Yes. (currently your if clause is false.)
> And, yes, I believe that fix is needed. :) (This instance is creating a
> list in reverse order because we're reading the file in reverse order,
> thus it doesn't need a doubly linked list.)
Right.
> > // Count newlines in this chunk.
> > offset = list->len;
> > while (offset--) {
> > // If the last line ends with a newline, that one doesn't
> > count.
> > - if (!flag) {
> > - flag++;
> > -
> > - continue;
> > - }
> > + if (!flag) flag++;
> > // Start outputting data right after newline
> > - if (list->data[offset] == '\n' && !++lines) {
> > + else if (list->data[offset] == '\n' && !++lines) {
>
> Eh, ok.
>
> > offset++;
> > list->data += offset;
> > - list->len -= offset;
>
> offset was initialized to list->len which can't be zero or get_chunk()
> would have discarded it. Therefore, offset should never be > list->len
> so this can't reduce it to a negative number.
>
> Yet you decided to not adjust the length here, and instead complicate
> dump_chunk with knowledge of the structure layout. Why?
I gave a (very lame) explaination above.
> > - break;
> > + goto done;
> > }
>
> Which breaks us into a while(lines) loop, and we only got in here if
> !++lines so lines has to be 0 _after_ the increment, so the outer loop
> must also exit, so the goto is unnecessary.
Sorry, that's a remnant of a previous version. (I wasn't sure whether the
code was right in the case that the last line doesn't end with a newline.)
> > }
> > }
> >
> > +done:
> > // Output stored data
> > llist_traverse(list, dump_chunk);
> >
> > @@ -143,58 +142,54 @@
> > // Are we measuring from the end of the file?
>
> I thought the non-lseek tail case was already working? (Are there bugs
> in both?)
In some cases... On the contrary, I had produced a reproducible segfault
in the non-lseek logic and unexpectedly found a bug in the lseek logic.
> The diffstat on this last hunk is:
>
> onen--- | 64
> ++++++++++++++++++++++++++++++----------------------------------
> 1 file changed, 30 insertions(+), 34 deletions(-)
>
> So a net savings of 4 lines, while adding a new intermediate structure.
> Previously we had one data structure (a linked list of chunks), now
> there's a second structure wrapping that other structure, an array
> containing pointers to nodes of a linked list (that's still a linked
> list).
>
> Not sure that's actually simpler. Or faster. Or uses less memory.
>
> Sigh.

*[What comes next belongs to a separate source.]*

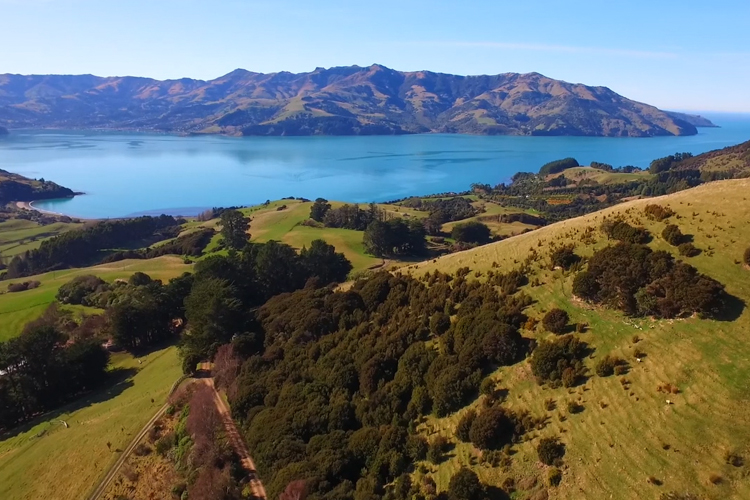 Akaroa Electric Mountain Bike Hire Amp Guided Tours Is A Fun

Large rewrite of how something works, including a lot of
> unrelated changes, is not something I'm happy to see presented as a
> bugfix. Especially when I'm trying to dig an answer to "so what was the
> actual _bug_?" out of it, so I can confirm whether or not it was
> actually fixed.
The previous code had the assumption that every chunk is terminated by
a newline (which is utterly wrong). This is the simplest implementation
I could come up. I'll try to explain further things below.
After spending quite some time with this reply I see the simple
(less efficient (in terms of number of instructions)) algorithm.
> I am exerting a lot of pondering answering what should be a simple
> question.
>
> > if (bytes<0 || lines<0) {
> > - struct line_list *list = 0, *new;
> > + struct line_list *head = 0, *tail, *new;
> > + // circular buffer of lines
> > + struct {
> > + char *start;
> > + struct line_list *inchunk;
> > + } *l = xzalloc(2*-lines*sizeof(void*));
> > + int i = 0, flag = 0;
> > + size_t count, len = bytes;
>
> malloc(0) is allowed to return NULL, which means xmalloc() will abort,
> so in some libc implementations -c just stopped working.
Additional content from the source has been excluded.